[Begin Provided records]

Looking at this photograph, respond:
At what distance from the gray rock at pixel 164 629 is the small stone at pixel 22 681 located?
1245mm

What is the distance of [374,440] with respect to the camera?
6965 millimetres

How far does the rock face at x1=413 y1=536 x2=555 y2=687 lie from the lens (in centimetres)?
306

[End Provided records]

- [To be done]: Write out all of the items above again in full, leaving their wording as it is, but shift every distance given in the answers up by 126.

- [Output below]:
Looking at this photograph, respond:
At what distance from the gray rock at pixel 164 629 is the small stone at pixel 22 681 located?
1371mm

What is the distance of [374,440] with respect to the camera?
7091 millimetres

How far does the rock face at x1=413 y1=536 x2=555 y2=687 lie from the lens (in centimetres)?
432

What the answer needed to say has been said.